Juan Ramón Jiménez, Eternidades 1918 poema (XXXVI)
Llega la Navidad y mi propuesta es que observes el lento transcurrir de las nubes y los hoyuelos que se le forman a tu hija en la comisura de los labios cuando te cuenta una anécdota reciente; que percibas los pensamientos vestidos de juicio que marchan cual ejército en el terreno de tu mente; que te maravilles ante una sonrisa, aunque sea la de un desconocido; que te maravilles, en general, ante lo que te rodea.
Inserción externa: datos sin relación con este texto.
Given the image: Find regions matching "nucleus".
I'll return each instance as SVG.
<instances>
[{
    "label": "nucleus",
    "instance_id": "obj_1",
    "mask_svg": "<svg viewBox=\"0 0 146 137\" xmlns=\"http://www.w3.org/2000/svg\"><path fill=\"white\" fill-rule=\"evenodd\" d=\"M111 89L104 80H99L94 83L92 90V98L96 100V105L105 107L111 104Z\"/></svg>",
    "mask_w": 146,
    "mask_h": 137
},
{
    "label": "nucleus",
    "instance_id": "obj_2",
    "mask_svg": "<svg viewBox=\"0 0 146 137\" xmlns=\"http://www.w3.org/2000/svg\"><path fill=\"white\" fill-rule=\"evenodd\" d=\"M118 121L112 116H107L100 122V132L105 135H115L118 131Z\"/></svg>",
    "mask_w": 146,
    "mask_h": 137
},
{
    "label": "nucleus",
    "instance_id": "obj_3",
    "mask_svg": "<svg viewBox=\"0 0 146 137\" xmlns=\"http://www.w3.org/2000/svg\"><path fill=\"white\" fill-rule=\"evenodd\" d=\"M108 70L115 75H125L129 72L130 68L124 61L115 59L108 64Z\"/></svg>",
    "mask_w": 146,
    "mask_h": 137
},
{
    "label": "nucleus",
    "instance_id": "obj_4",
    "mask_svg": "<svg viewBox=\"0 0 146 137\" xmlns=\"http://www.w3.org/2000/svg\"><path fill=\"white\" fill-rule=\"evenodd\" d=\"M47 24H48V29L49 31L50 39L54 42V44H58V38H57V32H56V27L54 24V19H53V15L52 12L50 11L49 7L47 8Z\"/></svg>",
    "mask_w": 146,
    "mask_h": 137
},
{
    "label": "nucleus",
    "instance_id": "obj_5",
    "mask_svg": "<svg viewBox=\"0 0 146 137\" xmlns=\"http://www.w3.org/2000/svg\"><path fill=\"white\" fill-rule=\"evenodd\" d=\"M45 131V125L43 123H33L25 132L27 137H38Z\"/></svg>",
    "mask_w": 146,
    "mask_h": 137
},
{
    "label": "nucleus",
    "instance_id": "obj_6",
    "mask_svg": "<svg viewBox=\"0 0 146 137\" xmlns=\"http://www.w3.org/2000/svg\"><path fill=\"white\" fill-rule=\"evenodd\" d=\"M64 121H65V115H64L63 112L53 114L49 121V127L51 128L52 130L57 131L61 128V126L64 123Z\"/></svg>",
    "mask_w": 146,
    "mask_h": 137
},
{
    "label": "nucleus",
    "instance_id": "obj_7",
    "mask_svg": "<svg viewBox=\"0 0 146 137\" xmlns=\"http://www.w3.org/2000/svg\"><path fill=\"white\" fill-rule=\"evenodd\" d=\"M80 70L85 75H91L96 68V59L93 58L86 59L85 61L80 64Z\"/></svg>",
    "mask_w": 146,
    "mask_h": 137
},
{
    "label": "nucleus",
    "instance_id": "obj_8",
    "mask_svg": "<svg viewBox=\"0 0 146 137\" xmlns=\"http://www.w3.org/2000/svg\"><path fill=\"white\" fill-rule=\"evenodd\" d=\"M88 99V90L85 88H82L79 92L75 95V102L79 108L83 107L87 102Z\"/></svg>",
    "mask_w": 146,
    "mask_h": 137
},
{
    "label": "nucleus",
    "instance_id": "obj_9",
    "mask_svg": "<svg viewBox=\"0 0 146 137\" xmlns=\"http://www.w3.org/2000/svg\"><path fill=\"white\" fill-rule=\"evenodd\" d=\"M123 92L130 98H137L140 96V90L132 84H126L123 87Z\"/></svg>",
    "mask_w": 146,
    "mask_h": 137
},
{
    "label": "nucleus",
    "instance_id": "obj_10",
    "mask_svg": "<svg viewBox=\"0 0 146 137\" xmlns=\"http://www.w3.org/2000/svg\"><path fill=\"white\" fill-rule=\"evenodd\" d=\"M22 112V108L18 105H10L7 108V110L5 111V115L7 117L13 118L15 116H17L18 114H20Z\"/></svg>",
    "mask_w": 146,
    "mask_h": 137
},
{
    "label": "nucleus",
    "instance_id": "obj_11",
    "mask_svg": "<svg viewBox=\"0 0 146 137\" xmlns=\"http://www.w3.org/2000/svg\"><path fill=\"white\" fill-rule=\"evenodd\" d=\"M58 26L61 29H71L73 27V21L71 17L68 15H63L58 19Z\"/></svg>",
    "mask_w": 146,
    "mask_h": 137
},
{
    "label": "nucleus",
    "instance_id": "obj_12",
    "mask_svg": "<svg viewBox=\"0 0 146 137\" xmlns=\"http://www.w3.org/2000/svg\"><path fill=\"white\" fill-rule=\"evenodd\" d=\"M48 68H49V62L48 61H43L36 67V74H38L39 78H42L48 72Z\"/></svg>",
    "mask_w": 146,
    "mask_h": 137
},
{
Pero para percibir todo esto necesitas ir despacio, acompañándote de verdad a ti mismo.
Es difícil en estos tiempos, sí, pues queremos hacer muchas cosas y muy rápido, incluso en vacaciones. ¿Para qué? Para sentir que aprovechamos nuestra vida. ¿Para qué? Creemos que si hacemos todo rápido, tendremos más tiempo para nosotros. ¿Lo tenemos? Quizás, pero en ese tiempo que en teoría es "nuestro", también queremos hacerlo todo rápido porque quizás sentimos que nada es lo suficientemente importante como para dedicarle nuestras horas. Y al final, corremos para ahorrar tiempo, tiempo que luego no sabemos usar y que perdemos en tareas que no nos llenan. Es como si los hombres grises de Momo nos susurraran «Se trata, simplemente, de trabajar más deprisa y dejar de lado todo lo inútil. Evite las charlas innecesarias. La hora que pasa con su madre la reduce a media. Quítese de encima al periquito. Deje el cuarto de hora diario de reflexión. No pierda su tiempo precioso en cantar, leer, o con sus supuestos amigos.» ¿Os dais cuenta? A aquellos que vamos rápido nos están robando el tiempo los hombres grises.
Por eso, mi propuesta estas navidades es que vayas un poco más lento y que dediques una hora entera a tu madre, o a tu padre, o a tu amiga, o a tu periquito, que cantes un rato, que observes los gestos de tu hija o tu nieta, que converses, que escribas, que hagas lo que de verdad te importe, pero no lo que te dice esta sociedad que importa, sino lo que le importa al Niño que llevas dentro y que nace cada Navidad con la esperanza de que le dediques tu ternura y tu precioso tiempo.
Llega la Navidad y el fin de este año y también es momento para mirarse por dentro y preguntarse: ¿Qué deseo que permanezca en mi vida?¿Qué deseo soltar? ¿A qué valor deseo acercarme un poco más? ¿Qué me pide mi recién nacido eterno?
Lo que más deseamos es... que Clementina permanezca en nuestras vidas!!